You need a LAWYER. He doesn't know what *****y is yet. Since you told him to stop and he didn't, drop the hammer on him. Get a divorce attorney and tell him he's gone if he continues one more day.


----------



## feylovelyheart (Jun 13, 2009)

Sven said:


> You need a LAWYER. He doesn't know what *****y is yet. Since you told him to stop and he didn't, drop the hammer on him. Get a divorce attorney and tell him he's gone if he continues one more day.


I don't know how many times I told him this. Everytime we fight, I told him that it's better that if we got divorce but he always threat me that he will take my son away and I can't let that to happen. Things are complicated between us. Even though he always threat me that he will divorce me but he never does. 

I know that I am such a weak person. I am not brave enough to take an action. I was thinking to get away from him many times but I didn't have enough courage to leave him. Evertime I made my mind about leaving him, I always thought about who is going to take care of him when I am gone, who is going to cook for him, wash his clothes since all this time I am the one who take care of everything. I just couldn't imagine how he would be like if I am not here with him but at the same time I couldn't live like this. It's not only because he is talking to another girls but also the way he treats me. I feel like I failed as a wife and it really breaks my heart to realize this.


----------

_INSTRUCTIONS_:
1. In the forum thread, what does feylovelyheart say the husband always threatens to do when divorce comes up?
2. Repeat the stretch of the forum thread from "I know that" through "to realize this.".

_INFORMATION_:
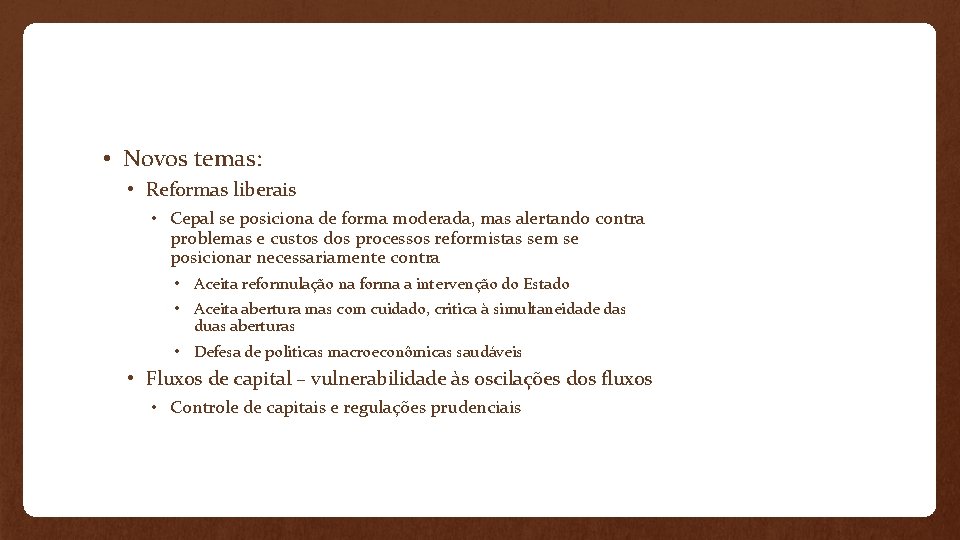 • Novos temas:

• Reformas liberais

• Cepal se posiciona de forma moderada, mas alertando contra problemas e custos dos processos reformistas sem se posicionar necessariamente contra

• Aceita reformulação na forma a intervenção do Estado

• Aceita abertura mas com cuidado, critica à simultaneidade das duas aberturas

• Defesa de politicas macroeconômicas saudáveis

• Fluxos de capital – vulnerabilidade às oscilações dos fluxos

• Controle de capitais e regulações prudenciais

_ANSWERS TO THIS EXERCISE_:
1. He threatens to take the poster's son away.

2.
I know that I am such a weak person. I am not brave enough to take an action. I was thinking to get away from him many times but I didn't have enough courage to leave him. Evertime I made my mind about leaving him, I always thought about who is going to take care of him when I am gone, who is going to cook for him, wash his clothes since all this time I am the one who take care of everything. I just couldn't imagine how he would be like if I am not here with him but at the same time I couldn't live like this. It's not only because he is talking to another girls but also the way he treats me. I feel like I failed as a wife and it really breaks my heart to realize this.